TASK ITEM
Could you restate the data below word for word, without its pictures?

EXERCISE DATA
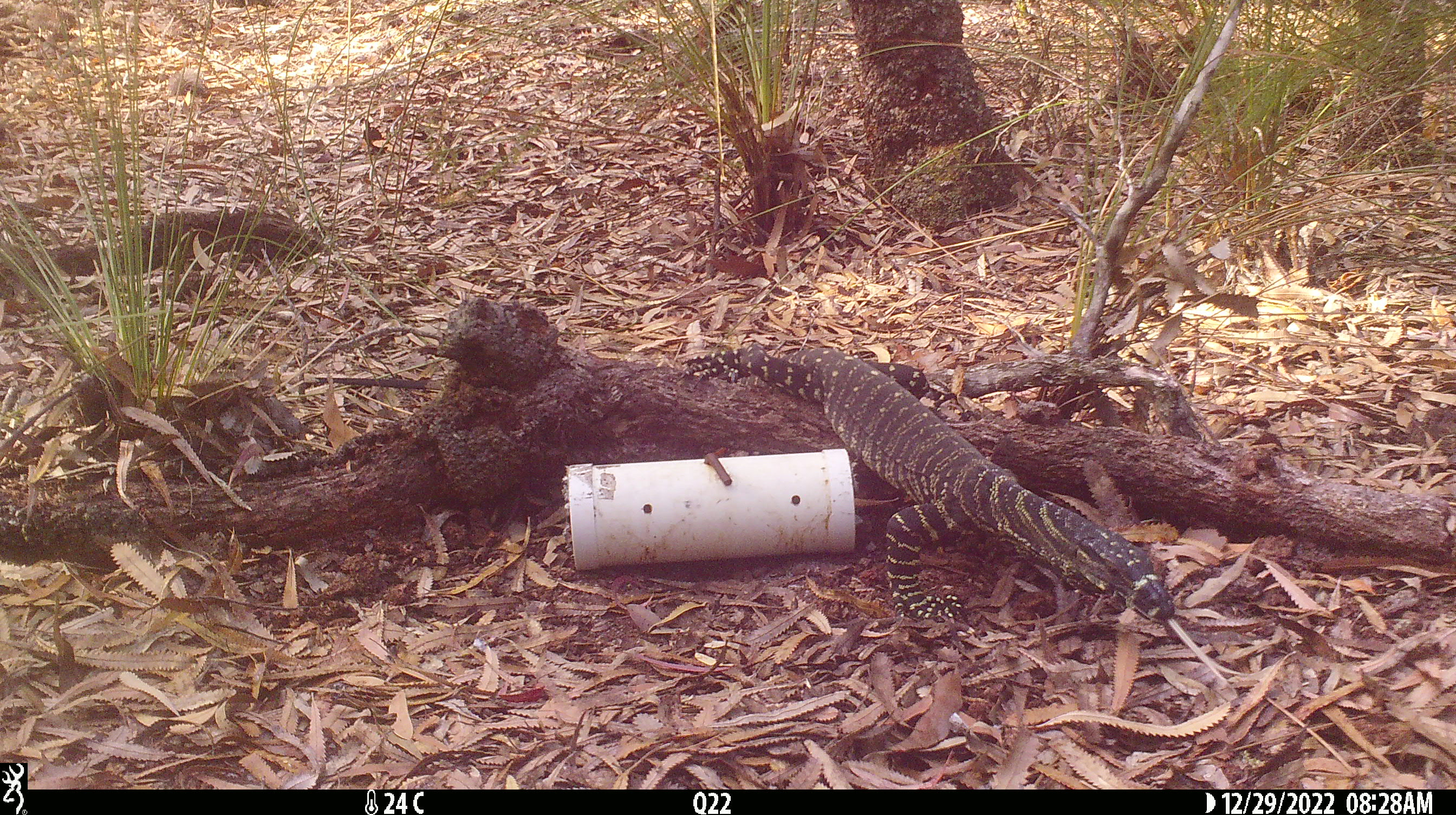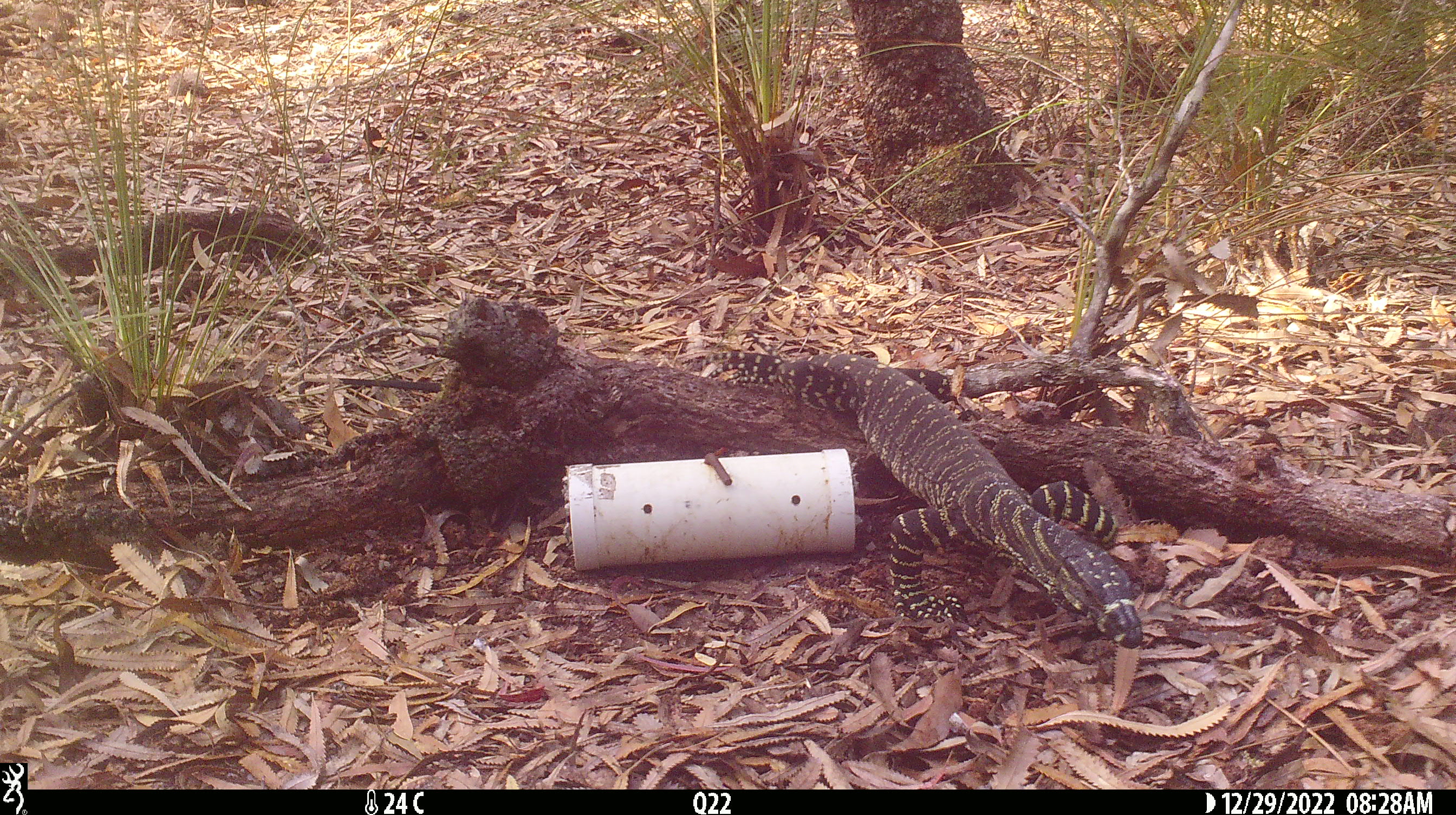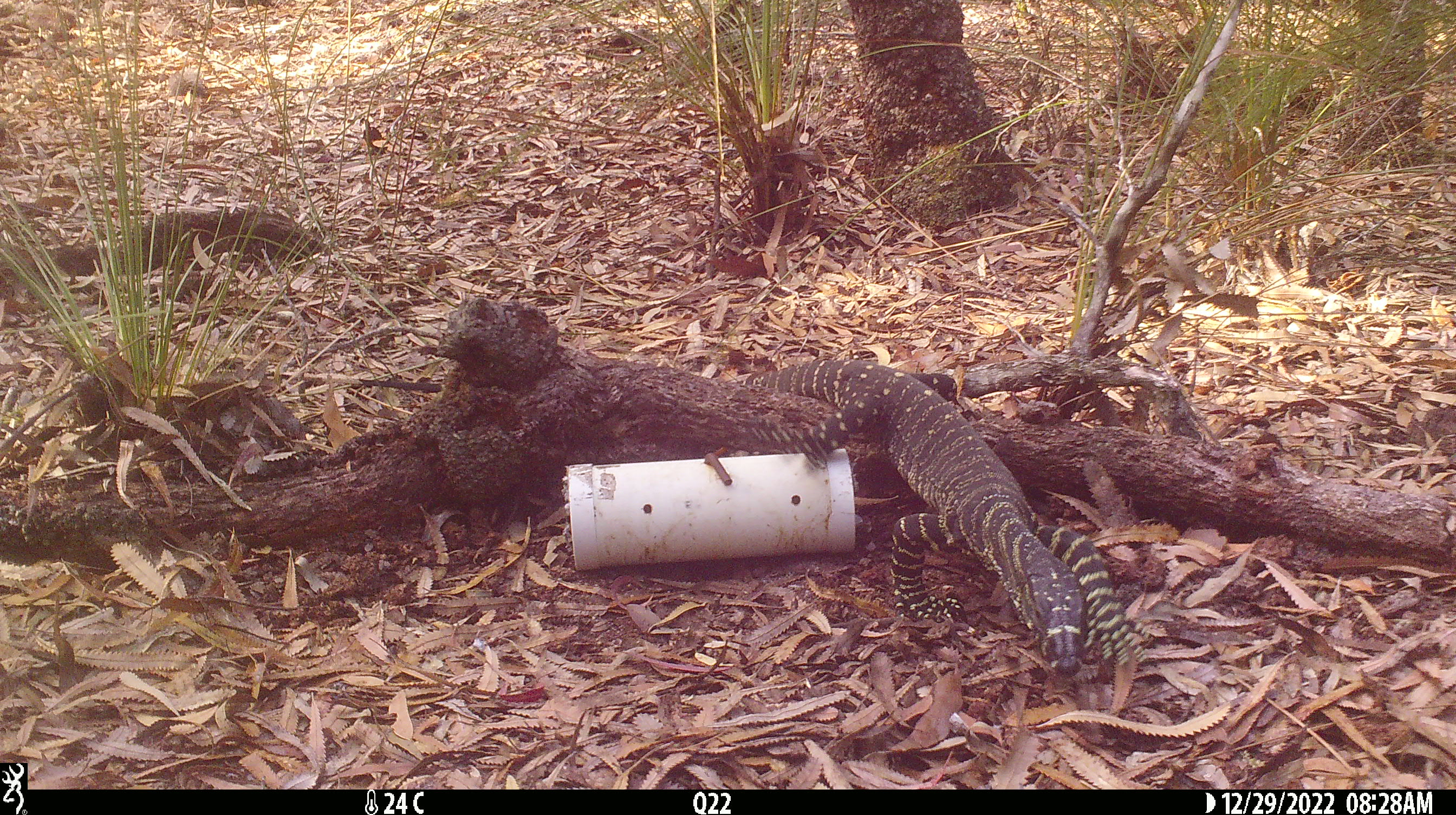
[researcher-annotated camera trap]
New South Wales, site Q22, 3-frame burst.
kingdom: Animalia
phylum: Chordata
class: Reptilia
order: Squamata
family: Varanidae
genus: Varanus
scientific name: Varanus varius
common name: lace monitor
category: goanna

ANSWER BOX
[researcher-annotated camera trap]
New South Wales, site Q22, 3-frame burst.
kingdom: Animalia
phylum: Chordata
class: Reptilia
order: Squamata
family: Varanidae
genus: Varanus
scientific name: Varanus varius
common name: lace monitor
category: goanna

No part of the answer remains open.